● READING TEXT:
How can Ayn Rand continue to capture American imaginations? This question has troubled Gary Moore for a generation. His new article, ‘Ayn Rand: Goddess of the Great Recession’ appears in the September issue of Christianity Today.
An old friend, Gary has written well on faith and finance for as long as I’ve been in socially responsible investing. More importantly, he has worked with individual investors, church communities and religious institutions. Few understand these investors – these people — as well as Gary.
Why does this outspoken atheist, Ayn Rand, speak to them and other Americans so powerfully?
Born in 1905 in Russia under the Czars, she escaped the commissars in 1926. The daughter of a St. Petersburg pharmacist, her experience of early Soviet rule gave impetus to a world view that is, apparently, its antithesis.
Rand extols the right of the individual to overcome social and political norms – the Lilliputian strings tying down a god-like Gulliver – that restrain, I might say, the triumph of the will. Her Lilliputians aren’t Minutemen aroused to protect their island, but bureaucrats, politicians and those in moral authority – the undeserving upper middle class.
Rand’s novels, The Fountainhead and Atlas Shrugged, have sold millions of copies each. Her evangelist-like character, John Galt, has passed into American English as a symbol of egoism. Her philosophical writings and economic dicta have earned her acolytes such as long-time Federal Reserve Chair Alan Greenspan. The Ayn Rand Institute maintains an excellent website devoted to spreading her creed, Objectivism.
Rand summed up her vision of the individual’s relation to society in the title of her 1964 book, The Virtue of Selfishness. It is a book even those who soldier through her famous novels would find unreadable. I found it repugnant, repellant.
Note what I implied in the last paragraph. People who’ve read The Fountainhead and Atlas Shrugged typically aren’t discriminating enough to read Rand’s philosophy. But, I have. And, I can’t believe how dumb they are.
A fairly standard reaction amongst people of my persuasion, that is. It’s also useless to an understanding of Rand’s continuing importance in America today. And, I believe, understanding her deep resonance is a key to finding an antidote for the toxins poisoning American political life.
Rand taps a stream of American self-belief summed up by financial gurus at the bursting point of every bubble: ‘This time, it’s different.’ We wisemen shake our heads in disbelief at the explosion’s carnage without understanding why anyone – much less the home-buying, investing public – could believe something that’s always untrue.

● TASK TO COMPLETE: Extend the essay on Ayn Rand's appeal to Americans with a few more paragraphs that pick up after its final sentence.

● RECORD EXCERPTS:
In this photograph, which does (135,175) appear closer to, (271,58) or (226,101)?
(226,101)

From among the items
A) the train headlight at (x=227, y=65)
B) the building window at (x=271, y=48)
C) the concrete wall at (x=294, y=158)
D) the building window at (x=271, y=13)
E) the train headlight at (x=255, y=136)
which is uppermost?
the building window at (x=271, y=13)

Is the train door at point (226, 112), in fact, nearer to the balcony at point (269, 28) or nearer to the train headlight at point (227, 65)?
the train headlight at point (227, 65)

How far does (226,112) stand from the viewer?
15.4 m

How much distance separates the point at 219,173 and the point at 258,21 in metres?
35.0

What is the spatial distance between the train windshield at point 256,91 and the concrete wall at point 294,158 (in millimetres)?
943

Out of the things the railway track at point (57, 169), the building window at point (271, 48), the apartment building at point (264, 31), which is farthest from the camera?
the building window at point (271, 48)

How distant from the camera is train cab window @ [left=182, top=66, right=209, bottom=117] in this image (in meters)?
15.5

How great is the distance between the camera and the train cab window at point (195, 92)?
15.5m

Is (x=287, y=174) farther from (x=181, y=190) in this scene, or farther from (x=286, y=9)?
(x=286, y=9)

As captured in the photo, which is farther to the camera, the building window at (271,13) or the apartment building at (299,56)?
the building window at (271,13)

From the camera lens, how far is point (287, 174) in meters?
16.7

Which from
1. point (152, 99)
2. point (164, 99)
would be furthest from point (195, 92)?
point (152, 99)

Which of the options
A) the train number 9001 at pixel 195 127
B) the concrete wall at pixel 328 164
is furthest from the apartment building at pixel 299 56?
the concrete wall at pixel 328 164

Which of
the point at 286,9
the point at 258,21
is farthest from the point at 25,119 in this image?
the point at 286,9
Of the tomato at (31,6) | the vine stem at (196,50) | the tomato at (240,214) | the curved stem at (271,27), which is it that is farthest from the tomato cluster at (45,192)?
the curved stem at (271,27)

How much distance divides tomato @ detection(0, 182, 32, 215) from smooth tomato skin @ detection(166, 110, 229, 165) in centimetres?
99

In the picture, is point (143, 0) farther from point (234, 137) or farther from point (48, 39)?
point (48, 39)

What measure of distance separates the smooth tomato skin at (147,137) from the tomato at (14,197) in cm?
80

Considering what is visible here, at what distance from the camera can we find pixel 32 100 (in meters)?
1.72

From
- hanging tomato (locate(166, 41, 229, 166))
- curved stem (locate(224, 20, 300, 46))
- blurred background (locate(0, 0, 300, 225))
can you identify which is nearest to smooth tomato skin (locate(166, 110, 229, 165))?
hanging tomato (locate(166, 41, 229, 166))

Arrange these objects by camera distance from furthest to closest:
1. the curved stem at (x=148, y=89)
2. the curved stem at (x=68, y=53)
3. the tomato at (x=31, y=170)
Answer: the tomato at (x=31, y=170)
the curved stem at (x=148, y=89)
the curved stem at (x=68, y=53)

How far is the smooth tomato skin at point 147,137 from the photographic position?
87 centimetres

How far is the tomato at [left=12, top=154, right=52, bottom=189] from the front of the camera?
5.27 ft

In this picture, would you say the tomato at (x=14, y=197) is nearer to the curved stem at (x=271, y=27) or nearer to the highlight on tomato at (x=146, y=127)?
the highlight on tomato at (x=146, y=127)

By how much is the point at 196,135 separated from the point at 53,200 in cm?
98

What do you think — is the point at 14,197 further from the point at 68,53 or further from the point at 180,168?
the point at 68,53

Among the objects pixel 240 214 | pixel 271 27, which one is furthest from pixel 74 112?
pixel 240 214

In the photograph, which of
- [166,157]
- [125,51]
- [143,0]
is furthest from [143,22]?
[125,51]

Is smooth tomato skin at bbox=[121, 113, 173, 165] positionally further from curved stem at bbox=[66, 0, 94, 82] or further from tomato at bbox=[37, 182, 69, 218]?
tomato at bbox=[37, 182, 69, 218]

---

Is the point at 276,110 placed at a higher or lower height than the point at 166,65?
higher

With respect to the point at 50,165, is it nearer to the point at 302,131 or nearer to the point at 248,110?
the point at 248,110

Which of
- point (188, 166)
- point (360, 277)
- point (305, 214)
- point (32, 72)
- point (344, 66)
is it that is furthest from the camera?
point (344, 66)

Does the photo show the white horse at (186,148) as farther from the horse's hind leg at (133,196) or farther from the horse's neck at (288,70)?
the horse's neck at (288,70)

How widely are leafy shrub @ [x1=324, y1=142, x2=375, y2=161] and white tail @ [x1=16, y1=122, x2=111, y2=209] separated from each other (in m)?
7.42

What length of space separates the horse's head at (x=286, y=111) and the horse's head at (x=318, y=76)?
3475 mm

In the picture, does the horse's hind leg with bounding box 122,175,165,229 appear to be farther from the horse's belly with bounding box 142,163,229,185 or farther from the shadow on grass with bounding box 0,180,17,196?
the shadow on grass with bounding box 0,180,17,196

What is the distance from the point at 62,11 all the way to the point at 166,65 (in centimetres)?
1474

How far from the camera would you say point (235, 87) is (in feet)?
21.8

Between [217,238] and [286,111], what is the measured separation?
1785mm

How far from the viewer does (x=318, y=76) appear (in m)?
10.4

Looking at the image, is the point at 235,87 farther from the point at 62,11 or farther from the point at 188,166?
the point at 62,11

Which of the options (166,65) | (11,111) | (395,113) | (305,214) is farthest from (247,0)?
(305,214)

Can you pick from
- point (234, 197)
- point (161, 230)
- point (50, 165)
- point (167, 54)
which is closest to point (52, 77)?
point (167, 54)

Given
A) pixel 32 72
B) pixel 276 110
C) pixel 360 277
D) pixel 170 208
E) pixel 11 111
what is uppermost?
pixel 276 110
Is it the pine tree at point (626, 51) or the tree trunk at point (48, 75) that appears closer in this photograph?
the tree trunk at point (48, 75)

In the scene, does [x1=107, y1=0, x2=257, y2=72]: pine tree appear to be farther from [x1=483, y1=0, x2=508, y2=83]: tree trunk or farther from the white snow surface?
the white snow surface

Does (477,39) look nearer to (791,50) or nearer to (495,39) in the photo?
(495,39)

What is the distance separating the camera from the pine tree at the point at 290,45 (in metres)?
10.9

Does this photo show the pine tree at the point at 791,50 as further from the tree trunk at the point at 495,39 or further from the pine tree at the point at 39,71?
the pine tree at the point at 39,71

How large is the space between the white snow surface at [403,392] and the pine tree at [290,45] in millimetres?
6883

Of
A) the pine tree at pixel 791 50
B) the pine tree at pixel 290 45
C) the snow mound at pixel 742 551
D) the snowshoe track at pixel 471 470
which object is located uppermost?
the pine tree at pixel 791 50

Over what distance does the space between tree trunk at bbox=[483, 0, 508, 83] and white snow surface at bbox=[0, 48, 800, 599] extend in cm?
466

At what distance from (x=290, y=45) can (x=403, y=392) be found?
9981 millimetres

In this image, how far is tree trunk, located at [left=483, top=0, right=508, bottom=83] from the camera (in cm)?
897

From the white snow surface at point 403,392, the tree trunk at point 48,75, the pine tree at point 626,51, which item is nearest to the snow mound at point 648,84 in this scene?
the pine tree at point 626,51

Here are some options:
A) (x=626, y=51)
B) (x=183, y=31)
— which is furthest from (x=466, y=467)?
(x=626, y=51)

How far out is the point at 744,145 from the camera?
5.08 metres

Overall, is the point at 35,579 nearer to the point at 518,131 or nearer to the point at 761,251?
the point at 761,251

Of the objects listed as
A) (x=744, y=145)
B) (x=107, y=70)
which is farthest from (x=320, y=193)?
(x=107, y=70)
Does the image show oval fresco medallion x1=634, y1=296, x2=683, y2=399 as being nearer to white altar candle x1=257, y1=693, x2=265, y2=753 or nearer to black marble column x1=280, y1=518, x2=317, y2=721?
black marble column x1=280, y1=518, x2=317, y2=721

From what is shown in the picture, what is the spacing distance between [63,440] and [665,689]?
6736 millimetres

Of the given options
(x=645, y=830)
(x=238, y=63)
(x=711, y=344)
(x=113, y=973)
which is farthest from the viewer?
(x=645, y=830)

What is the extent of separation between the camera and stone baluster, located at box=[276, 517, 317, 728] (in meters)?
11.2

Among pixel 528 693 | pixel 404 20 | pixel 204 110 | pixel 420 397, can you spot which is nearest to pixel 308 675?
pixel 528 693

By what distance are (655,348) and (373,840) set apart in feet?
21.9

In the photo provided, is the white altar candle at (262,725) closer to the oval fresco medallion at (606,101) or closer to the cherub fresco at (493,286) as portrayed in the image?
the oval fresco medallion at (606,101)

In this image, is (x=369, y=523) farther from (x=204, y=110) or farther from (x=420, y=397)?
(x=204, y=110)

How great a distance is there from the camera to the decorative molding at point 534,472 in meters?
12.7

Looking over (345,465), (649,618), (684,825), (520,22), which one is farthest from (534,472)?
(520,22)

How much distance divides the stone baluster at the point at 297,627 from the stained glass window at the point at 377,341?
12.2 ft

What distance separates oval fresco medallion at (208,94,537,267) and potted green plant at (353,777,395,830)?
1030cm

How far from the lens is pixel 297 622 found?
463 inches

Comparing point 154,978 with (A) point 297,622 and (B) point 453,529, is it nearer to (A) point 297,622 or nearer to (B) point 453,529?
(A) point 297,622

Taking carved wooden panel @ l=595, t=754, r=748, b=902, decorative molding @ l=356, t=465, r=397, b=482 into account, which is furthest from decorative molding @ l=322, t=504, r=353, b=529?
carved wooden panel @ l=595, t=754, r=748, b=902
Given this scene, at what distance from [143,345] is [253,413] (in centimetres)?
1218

---

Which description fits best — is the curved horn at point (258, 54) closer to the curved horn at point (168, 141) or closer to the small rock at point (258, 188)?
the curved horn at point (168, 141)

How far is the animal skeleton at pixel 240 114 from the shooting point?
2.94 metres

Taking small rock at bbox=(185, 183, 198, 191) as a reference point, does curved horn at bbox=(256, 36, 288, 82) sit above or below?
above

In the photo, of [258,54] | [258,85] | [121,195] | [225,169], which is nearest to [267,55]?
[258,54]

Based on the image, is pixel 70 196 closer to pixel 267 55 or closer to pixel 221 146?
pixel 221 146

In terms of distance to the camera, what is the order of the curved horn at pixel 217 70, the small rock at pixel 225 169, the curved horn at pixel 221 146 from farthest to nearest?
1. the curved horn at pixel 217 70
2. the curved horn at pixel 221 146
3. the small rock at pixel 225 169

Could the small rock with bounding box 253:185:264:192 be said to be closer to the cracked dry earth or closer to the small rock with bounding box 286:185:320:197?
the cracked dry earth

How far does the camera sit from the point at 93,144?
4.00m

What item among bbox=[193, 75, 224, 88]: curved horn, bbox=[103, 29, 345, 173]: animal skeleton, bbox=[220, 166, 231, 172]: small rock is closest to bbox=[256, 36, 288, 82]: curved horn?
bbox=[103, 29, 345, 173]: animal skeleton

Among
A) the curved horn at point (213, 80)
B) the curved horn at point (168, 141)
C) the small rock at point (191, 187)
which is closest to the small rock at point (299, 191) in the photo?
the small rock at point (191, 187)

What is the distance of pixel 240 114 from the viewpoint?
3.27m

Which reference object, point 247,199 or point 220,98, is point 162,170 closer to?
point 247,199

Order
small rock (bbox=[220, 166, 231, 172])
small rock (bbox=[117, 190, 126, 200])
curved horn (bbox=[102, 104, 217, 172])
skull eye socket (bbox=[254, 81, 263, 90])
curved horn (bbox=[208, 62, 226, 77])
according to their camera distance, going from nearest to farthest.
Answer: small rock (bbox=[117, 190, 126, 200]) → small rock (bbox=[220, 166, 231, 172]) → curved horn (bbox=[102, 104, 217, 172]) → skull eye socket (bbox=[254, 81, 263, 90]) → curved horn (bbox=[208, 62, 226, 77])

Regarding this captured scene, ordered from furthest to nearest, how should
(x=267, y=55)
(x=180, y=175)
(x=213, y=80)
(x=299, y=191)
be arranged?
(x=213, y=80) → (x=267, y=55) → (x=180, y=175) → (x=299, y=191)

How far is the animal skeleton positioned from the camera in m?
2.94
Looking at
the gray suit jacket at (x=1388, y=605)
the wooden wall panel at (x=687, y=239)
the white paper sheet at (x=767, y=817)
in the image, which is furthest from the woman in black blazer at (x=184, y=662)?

● ANSWER AREA:
The answer is, they don’t hear the cant. Their inner ear says, ‘Right! I’m different.’ Those other guys may be all in this together, but I’m not. This belief plays well in the small-shopkeeping class into which Rand was born. As the antithesis to Bolshevism, class — hers and her concept of class structure — is as important to Rand’s views as it is to any Soviet realist. It is enqually critical to understanding her abhorers and admirers.
It is all too easy to dismiss her admirers as the fuel – the gulls — for Mel Brooks comedies. Collier County, Florida, has huge subdivisions built on little more than their unfounded hopes. But there is a drive here much more important than mere avarice. It is a vision of what an American is, what an individual can be.
Against this core belief in personal exceptionalism – despite all the evidence in family and community — American progressives have found little to offer. Actually, we haven’t a clue to getting to something to offer. Community solutions based on European – or even Canadian — models don’t attract here. Healthcare is only one example.
Worse, as Jonathan Franzen says in his new novel, Freedom: ‘The personality susceptible to the dream of limitless freedom is a personality also prone, should the dream ever sour, to misanthropy and rage.’ One thing we know for certain: the dream soured in 2007; it is curdling now.
Gary Moore shows traditional Christianity is failing as badly as progressivism in offering persuasive alternatives to Randian thinking. No one concerned about our country’s direction should fail to read him.